The proposed legislation before the Michigan Senate, SB 102, aims to enter all new public school employees into a defined contribution system, or 401(k).

While the intent of this proposal may be to address the $26.7 billion shortfall in the Michigan Public School Employee Retirement System, the plan would actually result in an additional $13.6 billion expense over 30 years, plus an additional $4.5 billion in short-term costs. All educators hired after 2010 are already enrolled in a hybrid pension that is fully funded.

There is a need for fiscal responsibility and the elimination of unfunded liabilities, but this legislation must be carefully considered and certainly not pushed through during a lame-duck session of the state legislature.

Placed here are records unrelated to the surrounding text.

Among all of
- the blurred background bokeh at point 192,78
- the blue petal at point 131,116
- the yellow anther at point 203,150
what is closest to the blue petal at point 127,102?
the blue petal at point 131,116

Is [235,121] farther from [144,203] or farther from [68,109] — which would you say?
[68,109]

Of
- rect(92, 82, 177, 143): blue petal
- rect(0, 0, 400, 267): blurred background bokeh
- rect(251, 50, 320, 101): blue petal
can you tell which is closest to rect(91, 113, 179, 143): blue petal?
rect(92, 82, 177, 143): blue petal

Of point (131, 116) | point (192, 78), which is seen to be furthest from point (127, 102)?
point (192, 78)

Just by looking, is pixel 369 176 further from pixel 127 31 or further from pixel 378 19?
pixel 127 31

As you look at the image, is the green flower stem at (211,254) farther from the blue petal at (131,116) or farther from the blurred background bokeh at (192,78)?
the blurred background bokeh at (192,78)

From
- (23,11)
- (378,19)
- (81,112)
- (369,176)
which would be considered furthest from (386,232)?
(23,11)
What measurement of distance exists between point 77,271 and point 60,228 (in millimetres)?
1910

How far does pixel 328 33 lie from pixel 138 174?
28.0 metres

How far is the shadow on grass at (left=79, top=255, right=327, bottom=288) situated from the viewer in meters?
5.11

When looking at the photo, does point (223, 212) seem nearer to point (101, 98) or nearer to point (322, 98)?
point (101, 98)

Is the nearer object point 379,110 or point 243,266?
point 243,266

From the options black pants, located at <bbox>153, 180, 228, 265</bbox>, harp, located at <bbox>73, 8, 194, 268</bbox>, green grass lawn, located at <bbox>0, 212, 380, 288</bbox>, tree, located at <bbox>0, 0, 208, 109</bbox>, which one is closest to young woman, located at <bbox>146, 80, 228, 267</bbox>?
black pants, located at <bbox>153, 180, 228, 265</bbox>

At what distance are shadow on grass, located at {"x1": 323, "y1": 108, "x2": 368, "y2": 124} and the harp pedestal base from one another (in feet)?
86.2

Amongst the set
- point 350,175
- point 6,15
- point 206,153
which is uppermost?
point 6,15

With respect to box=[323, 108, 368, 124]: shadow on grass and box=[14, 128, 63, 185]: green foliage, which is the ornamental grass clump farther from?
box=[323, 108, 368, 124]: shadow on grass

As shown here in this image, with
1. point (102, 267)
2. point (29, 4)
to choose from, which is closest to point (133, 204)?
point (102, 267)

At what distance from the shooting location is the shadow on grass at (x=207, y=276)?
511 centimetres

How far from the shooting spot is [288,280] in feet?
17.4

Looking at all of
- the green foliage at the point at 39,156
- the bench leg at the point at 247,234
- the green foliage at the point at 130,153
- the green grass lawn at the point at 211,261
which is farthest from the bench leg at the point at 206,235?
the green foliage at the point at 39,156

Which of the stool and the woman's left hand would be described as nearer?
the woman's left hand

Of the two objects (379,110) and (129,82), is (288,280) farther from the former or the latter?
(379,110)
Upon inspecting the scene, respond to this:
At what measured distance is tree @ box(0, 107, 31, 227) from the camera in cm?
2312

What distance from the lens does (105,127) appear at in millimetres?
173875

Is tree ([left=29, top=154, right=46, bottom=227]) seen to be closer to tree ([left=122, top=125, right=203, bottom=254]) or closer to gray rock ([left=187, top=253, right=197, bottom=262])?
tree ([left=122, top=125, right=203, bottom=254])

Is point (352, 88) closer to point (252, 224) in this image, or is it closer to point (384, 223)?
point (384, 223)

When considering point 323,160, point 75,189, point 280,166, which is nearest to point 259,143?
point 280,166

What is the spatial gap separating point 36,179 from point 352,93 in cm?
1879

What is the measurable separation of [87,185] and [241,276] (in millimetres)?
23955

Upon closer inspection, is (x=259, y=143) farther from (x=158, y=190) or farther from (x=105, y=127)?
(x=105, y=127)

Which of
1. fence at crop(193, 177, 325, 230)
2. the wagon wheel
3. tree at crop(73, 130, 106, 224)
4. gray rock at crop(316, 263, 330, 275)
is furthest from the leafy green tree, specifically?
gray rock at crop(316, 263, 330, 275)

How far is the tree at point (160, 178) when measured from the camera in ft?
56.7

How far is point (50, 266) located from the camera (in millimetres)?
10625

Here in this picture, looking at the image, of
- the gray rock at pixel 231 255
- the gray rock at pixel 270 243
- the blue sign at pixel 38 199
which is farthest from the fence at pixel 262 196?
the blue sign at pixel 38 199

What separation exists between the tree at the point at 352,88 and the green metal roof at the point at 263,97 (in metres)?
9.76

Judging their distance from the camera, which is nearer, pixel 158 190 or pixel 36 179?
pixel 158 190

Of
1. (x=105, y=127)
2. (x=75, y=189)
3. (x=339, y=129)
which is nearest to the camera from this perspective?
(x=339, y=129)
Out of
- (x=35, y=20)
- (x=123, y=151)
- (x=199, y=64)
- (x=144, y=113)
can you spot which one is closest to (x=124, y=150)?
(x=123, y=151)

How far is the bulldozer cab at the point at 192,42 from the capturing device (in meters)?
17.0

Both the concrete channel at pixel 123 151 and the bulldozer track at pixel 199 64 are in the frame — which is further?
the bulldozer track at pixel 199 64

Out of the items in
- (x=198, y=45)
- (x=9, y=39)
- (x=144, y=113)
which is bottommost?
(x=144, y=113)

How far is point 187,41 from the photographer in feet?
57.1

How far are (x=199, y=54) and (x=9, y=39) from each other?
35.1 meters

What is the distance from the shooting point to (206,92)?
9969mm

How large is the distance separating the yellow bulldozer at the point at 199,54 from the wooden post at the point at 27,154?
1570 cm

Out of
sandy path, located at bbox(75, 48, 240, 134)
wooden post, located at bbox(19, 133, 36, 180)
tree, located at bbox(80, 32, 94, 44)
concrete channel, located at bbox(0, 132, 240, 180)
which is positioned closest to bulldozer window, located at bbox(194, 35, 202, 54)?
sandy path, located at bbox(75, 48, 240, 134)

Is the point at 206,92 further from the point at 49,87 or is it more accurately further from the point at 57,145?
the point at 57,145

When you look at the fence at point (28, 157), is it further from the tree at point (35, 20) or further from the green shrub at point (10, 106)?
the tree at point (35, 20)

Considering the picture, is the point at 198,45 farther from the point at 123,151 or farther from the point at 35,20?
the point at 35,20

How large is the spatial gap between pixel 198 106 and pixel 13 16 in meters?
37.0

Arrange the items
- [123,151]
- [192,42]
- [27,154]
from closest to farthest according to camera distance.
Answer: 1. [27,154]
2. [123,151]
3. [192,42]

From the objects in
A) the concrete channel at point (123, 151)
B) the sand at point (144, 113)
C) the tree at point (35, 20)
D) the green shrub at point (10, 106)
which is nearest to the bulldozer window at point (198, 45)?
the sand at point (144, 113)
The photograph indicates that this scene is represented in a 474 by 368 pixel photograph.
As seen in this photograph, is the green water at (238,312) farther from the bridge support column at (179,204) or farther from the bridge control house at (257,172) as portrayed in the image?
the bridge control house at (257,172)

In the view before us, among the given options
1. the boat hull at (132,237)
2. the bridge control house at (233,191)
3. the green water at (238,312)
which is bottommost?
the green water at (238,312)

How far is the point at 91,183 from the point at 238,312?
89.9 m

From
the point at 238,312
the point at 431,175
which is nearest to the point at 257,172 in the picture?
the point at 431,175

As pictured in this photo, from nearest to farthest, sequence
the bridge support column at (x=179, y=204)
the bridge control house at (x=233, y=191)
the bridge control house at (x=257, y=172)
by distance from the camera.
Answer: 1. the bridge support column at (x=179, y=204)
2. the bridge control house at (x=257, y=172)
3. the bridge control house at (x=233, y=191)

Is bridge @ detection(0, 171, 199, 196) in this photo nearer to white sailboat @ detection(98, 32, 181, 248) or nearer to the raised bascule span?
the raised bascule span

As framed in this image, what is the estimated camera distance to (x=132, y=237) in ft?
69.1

“It’s noteworthy that defined benefit plans still serve certain industries and companies well, especially those with particular talent and retention needs,” said Kevin Wagner, senior retirement consultant at Towers Watson. “Eliminating defined-benefit pension plans and switching to 401(k)-style defined-contribution plans will not save money because dollar-for-dollar defined-benefit pension plans are much more efficient.”

Effective schools and school districts require stability. A relatively well-funded district like Birmingham prides itself on its stability, but the proposed legislation would destabilize even places like Birmingham by making teaching a less desirable career option. If Birmingham ceases to be an attractive place to work, who would want to be a teacher anywhere?

The volatility and relative financial risk involved in a required complete 401(k) plan makes teaching even less of a career choice worth consideration. The greater stability of a hybrid pension offsets the relatively low salaries that teachers make.

Education is a relationships-based field. If a company has a churn of employees, that may or may not affect its productivity and growth. If a school has a constant turnover of teachers, it is impossible to build relationships with students. Research proves that student learning suffers.

Furthermore, creative career advancement, teacher leadership opportunities, and participation in a defined benefit plan need not be mutually exclusive. We must continue to promote ways that teachers can stay in one district and remain nurtured, stimulated, and professionally challenged throughout their career, such as encouraging teachers to achieve National Board Certification.

Too many schools and school districts throughout Michigan have a significant rate of teacher turnover. Coupled with the fact that half of all new teachers in high-needs areas leave the profession within five years, anything that further destabilizes public education through disincentivizing teaching is misguided education policy. No one wants his or her child to endure the comings and goings of multiple new teachers every year, or worse, in the same school year.

Instead, our legislature should consider ways to support the desirability of public education so that it becomes a stable, sustainable career choice for entry-level professionals. Special attention must be paid to supporting schools in high-needs areas where educators’ jobs are more challenging as they consistently must do more with fewer resources.

Attempts to recruit and retain talented teachers are a critical component of real, long-term education reform that is systemic and enduring. A secure retirement plan that offers at least a hybrid defined benefit to educators is a part of the need to promote stability in our public education systems.

Rick Joseph, 2016 Michigan Teacher of the Year, is a teacher at Covington School in the Birmingham Public School district.